Go Behind Scenes Of Legacy Staff

Staff Starts Book In Summer, Finishes In May

Yearbook editor senior Selena Escutia works on a photo Dec. 8 for the Diversity Week spread in the yearbook.

     Legacy yearbook is a student-run publication class led by two student editors: senior Selena Escutia and junior Sophia Miles. The staff starts the book before the school year begins and finishes it after the school year has ended.

     “These kids spend probably around 800 or more hours outside of the school day working on this yearbook,” adviser Cherié Burgett said.
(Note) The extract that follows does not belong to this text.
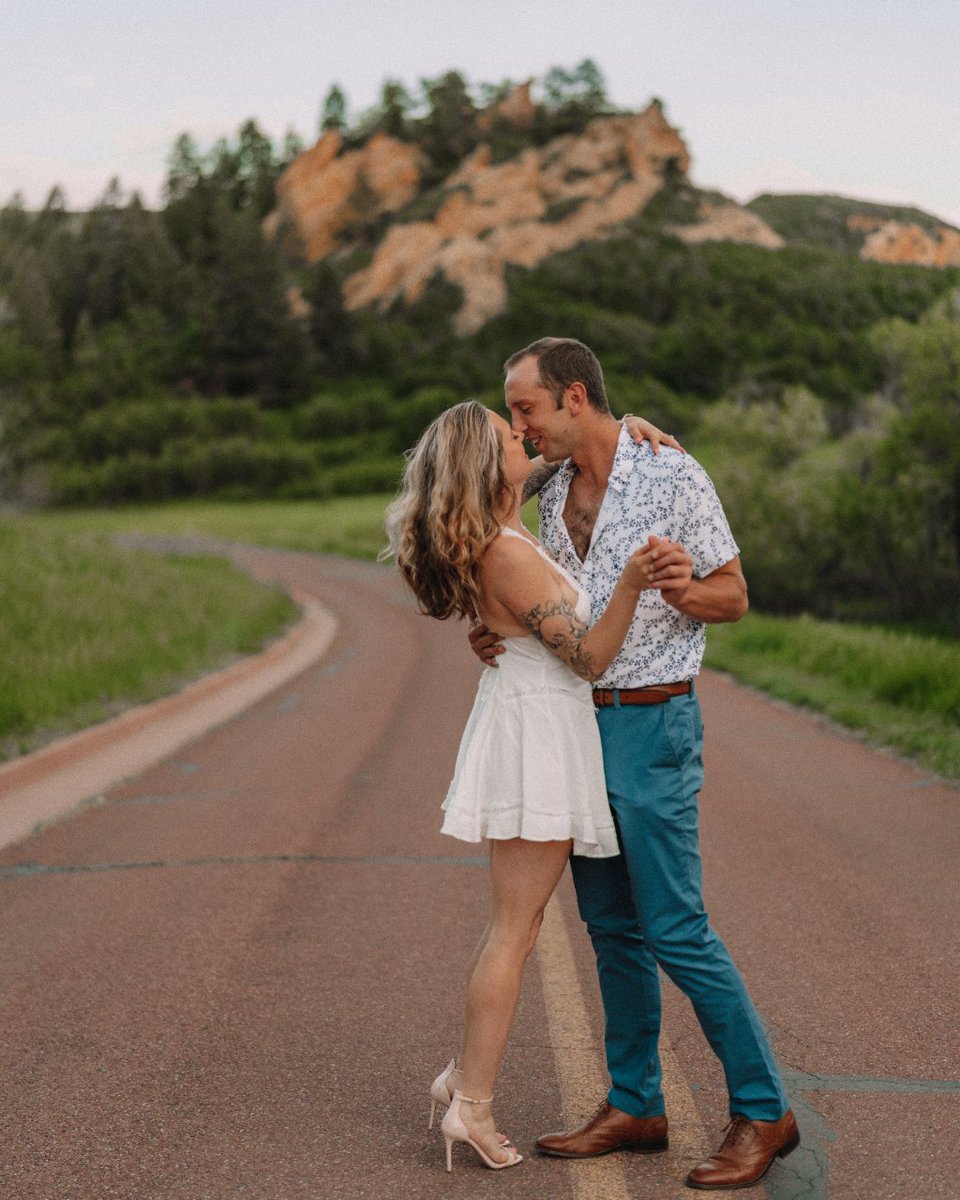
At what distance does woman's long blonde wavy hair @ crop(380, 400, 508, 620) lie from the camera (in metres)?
3.82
     Throughout the school year, staff members stayed after school for work nights until 8 p.m. to work on the book even after working during school to create an award-winning book. Escutia said that one misconception about the yearbook is that it’s, “Let’s plop some pictures on a page and call it a day.” There’s more to it; like how they have to follow guidelines to be eligible to compete.
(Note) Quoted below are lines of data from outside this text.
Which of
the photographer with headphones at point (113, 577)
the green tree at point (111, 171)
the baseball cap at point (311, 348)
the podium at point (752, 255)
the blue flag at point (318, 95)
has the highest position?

     In December, Legacy staff found out they earned an All Missouri ranking from Missouri Scholastic Press Association, and in January they found out they earned an All American from the National Scholastic Press Association — the top ranking in the state and in the nation.

     “You don’t realize how much of a workload it is, but it’s so much, and it’s so detail oriented,” Escutia said. “You can’t be messy with it; you have to be very specific,” 
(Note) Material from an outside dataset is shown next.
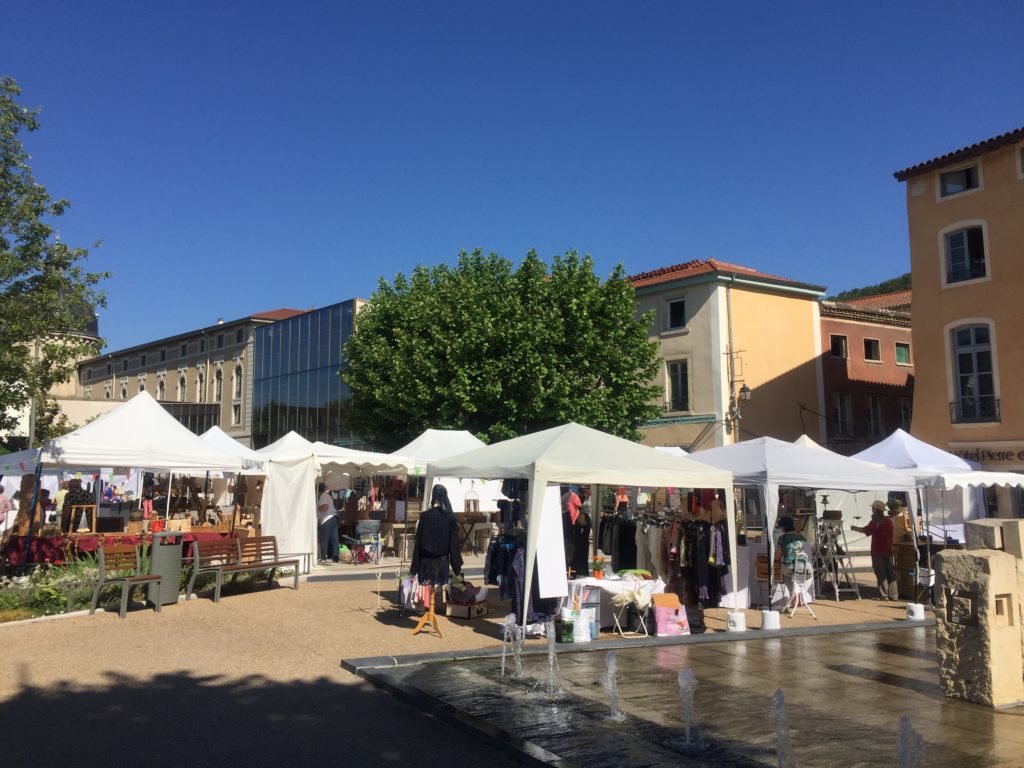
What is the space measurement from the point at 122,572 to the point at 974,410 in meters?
22.3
     However, the amount of work varies between each staff member. At the start of the year staff members get to choose what they work on.

     “They will choose if they want to do photography, writing or design. Those are the three big things,” Escutia said. 

     Junior Lillian Burwell, a photographer and writer, said the amount of work is like a roller coaster; sometimes they have a bunch of work, and sometimes they don’t. 

     “If you’re an editor, your whole life is your book,” Escutia said.

     By the end of the first semester, the book is still in progress of being made. 

     “We just finished senior tributes,” Escutia said. “That was a huge mark, about 13 percent of the book.” 

     Yearbook students began to work on the portrait section, the largest section of the book. The staff makes sure everybody’s name is spelled correctly as well as creates content to fill the section. 

     “Once we’re done with that, then we’ll be about 50 percent done with the book,” Escutia said. “That’s definitely the biggest part of the book.” 

     By the end of the school year, the book is still not finished. The yearbook staff works to complete the remaining sections of the book in the first two weeks of summer break while awaiting state results from spring sports. They can’t submit those pages until they know the outcome of the season. When completed, the staff takes a month long break before starting to work on the book for the next year during summer camp.